Tanzania’s FDI share of 3 per cent accounted for 1.6 per cent of the total amount invested and 1.8 per cent of all jobs created contributing to its 22 per cent FDI annual growth rate.
Oil rich Uganda enjoyed a share of 2.8 per cent of all FDI which accounted for 2.9 per cent of all the capital invested and earned the country 1.8 per cent of all jobs created translating to an annual FDI growth rate of 20 per cent.
Experts note that as a land locked located far from the sea port and with a relatively smaller population, Rwanda has to do more in order to off-set some its natural disadvantages if it’s to swim favorably in a sea of FDI sharks.
For instance, although Rwanda’s investment environment is ranked ahead of that of its counterparts, Kenya, Tanzania and Uganda, the share of those countries’ FDI was boosted by major oil and gas finds that have attracted several billion dollars worth of investments.
But the handsome incentives in the new investment code are tipped to help Rwanda attract other types of investments especially in services, ICT and infrastructure and boost its minimal share of FDI in future.
Tax holidays for firms investing more than US$50 million is one of the incentives included in the new investment code.
By definition, a tax holiday is a temporary reduction or elimination of a tax granted by the government at national level to particular tax payers, the government also chooses which type of tax to be affected by the holiday.
Some voices of caution have been heard saying Rwanda should be careful not to give away too much but RDB Chief Executive Francis Gatare believes the incentives will deliver results.
“When we speak of investment promotion, we are speaking of lowering the costs of doing business in Rwanda which will attract domestic and foreign investment, and that’s what we are doing,” Gatare told parliamentarians in defense of the new investment code.
The government is also dangling a 15 per cent preferential flat corporate tax charge for investors in critical sectors of the economy such as housing, energy and manufacturing.
A corporate tax is, by definition, a levy placed on the profit of a corporation normally applied to companies’ operating earnings, after expenses.
Now, federal tax rates on corporate taxable income varies among countries, for instance in the United States, it varies from 15 per cent to 35 per cent but Rwanda is offering a flat tax rate of 15 per cent which is generous by all accounts for a country with such a limited taxable base.
“Are tax incentives effective at attracting investment or are they a waste of resources?” That’s one of the most widely studied questions by investment analysts.
The latest research by the World Bank Group’s investment climate advisory services on the efficacy of investment incentives says that the answer to that question depends on the policies used and the sectors where investment is sought.
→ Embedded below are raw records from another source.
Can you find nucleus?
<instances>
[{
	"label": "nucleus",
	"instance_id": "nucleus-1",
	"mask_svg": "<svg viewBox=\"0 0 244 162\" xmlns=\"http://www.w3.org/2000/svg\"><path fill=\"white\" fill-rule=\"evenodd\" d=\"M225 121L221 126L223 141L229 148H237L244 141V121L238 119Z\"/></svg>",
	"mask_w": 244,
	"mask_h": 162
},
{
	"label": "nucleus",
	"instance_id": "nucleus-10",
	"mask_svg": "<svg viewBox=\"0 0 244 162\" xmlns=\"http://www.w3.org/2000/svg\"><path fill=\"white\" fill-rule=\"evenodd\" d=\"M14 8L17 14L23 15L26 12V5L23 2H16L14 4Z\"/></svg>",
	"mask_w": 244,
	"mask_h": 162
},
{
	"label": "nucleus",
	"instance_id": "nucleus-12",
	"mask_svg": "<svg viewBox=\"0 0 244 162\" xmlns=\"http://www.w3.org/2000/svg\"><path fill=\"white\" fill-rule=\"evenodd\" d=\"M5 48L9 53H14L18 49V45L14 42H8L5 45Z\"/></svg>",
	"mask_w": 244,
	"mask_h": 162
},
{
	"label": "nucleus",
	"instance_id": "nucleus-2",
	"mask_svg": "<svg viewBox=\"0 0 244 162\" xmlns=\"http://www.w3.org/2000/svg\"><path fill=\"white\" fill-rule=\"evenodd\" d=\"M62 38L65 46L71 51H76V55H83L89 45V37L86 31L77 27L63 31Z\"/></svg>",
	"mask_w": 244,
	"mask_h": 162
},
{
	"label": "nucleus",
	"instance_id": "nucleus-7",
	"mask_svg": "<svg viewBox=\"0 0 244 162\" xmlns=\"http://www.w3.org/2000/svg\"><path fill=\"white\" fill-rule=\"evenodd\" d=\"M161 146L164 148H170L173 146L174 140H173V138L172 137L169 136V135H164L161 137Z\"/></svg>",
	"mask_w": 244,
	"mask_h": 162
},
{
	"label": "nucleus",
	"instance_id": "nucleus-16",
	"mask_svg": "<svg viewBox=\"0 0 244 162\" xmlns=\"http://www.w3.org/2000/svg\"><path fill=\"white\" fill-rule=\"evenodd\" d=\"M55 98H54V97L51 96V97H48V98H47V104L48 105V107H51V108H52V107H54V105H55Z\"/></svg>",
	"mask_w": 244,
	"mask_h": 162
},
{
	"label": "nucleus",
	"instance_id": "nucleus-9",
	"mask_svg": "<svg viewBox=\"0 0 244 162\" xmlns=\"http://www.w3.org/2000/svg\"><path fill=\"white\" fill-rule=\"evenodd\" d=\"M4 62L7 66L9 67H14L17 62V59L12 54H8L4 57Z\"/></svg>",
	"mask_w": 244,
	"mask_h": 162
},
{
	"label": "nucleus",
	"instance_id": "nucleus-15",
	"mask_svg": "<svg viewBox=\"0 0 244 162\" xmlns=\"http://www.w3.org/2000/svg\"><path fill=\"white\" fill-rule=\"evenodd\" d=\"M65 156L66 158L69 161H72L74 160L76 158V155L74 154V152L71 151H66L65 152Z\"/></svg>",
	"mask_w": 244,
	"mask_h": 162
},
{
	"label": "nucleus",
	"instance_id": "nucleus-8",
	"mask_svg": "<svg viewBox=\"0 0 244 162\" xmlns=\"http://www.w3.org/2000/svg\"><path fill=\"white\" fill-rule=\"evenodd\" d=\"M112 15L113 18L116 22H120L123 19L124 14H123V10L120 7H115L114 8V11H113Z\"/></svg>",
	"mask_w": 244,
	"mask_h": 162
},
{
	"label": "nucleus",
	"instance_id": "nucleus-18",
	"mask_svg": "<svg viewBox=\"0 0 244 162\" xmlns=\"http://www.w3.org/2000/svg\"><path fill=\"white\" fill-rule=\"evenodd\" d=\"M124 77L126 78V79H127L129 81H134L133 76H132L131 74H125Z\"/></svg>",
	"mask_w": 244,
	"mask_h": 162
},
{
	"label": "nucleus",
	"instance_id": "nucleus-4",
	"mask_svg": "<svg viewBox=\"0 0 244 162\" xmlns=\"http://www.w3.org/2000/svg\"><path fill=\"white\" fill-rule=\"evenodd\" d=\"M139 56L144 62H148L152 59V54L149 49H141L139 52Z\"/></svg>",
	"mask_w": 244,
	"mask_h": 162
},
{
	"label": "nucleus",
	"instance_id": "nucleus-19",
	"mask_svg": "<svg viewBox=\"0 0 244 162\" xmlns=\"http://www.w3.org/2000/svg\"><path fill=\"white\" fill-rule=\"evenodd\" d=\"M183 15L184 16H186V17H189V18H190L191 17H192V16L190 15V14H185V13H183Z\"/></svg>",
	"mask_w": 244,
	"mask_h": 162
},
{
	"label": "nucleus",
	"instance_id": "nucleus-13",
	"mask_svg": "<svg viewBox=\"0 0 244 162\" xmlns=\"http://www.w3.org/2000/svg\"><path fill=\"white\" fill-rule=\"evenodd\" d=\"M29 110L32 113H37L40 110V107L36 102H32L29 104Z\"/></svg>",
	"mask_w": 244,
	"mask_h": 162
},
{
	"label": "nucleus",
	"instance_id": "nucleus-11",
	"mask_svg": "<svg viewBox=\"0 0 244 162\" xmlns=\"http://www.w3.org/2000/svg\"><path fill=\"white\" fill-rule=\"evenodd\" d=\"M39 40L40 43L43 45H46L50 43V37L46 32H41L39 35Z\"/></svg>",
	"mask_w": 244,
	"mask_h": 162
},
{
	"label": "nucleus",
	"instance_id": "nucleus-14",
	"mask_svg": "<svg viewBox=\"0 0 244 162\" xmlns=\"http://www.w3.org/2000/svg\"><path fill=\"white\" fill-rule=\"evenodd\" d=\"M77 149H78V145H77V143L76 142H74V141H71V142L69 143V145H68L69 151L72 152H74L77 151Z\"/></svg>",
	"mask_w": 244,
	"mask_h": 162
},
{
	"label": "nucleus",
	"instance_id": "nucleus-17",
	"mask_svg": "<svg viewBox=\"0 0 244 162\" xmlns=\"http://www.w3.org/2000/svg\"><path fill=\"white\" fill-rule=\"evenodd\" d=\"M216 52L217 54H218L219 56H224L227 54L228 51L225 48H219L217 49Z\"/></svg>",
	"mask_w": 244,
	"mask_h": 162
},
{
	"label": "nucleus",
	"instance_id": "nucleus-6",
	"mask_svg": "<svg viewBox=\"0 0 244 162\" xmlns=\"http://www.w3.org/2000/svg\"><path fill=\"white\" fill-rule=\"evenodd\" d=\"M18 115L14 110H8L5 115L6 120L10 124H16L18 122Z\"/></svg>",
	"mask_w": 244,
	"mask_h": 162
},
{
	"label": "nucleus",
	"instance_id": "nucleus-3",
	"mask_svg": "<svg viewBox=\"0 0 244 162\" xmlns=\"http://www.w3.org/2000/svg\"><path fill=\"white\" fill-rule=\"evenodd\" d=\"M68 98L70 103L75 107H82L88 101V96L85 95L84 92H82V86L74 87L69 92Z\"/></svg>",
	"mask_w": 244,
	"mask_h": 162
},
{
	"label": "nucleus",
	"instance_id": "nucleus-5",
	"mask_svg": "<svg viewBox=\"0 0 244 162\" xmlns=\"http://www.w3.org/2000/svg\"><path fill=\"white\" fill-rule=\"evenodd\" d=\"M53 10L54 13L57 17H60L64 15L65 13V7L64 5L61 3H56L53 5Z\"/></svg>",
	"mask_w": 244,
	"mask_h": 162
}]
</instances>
In Rwanda’s case, officials have said that the investment code is aimed at attracting more investment in the critical sectors of the economy whose performance will help create more jobs and reduce poverty through improved incomes, all key targets in the government’s vision 2020 and EDPRS II work plan.
But beyond tax incentives, John Small, the chief executive of the Eastern Africa Association which organized the delegation of the 40-man investment mission said Rwanda’s low corruption levels and relatively transparent government are quite rare on the continent.
“These are very important elements to which our members attach great value,” said Small whose association has a membership of 400 European firms with business interests in Kenya, Uganda, Tanzania, Rwanda, Burundi, Ethiopia, Eritrea, South Sudan and Seychelles.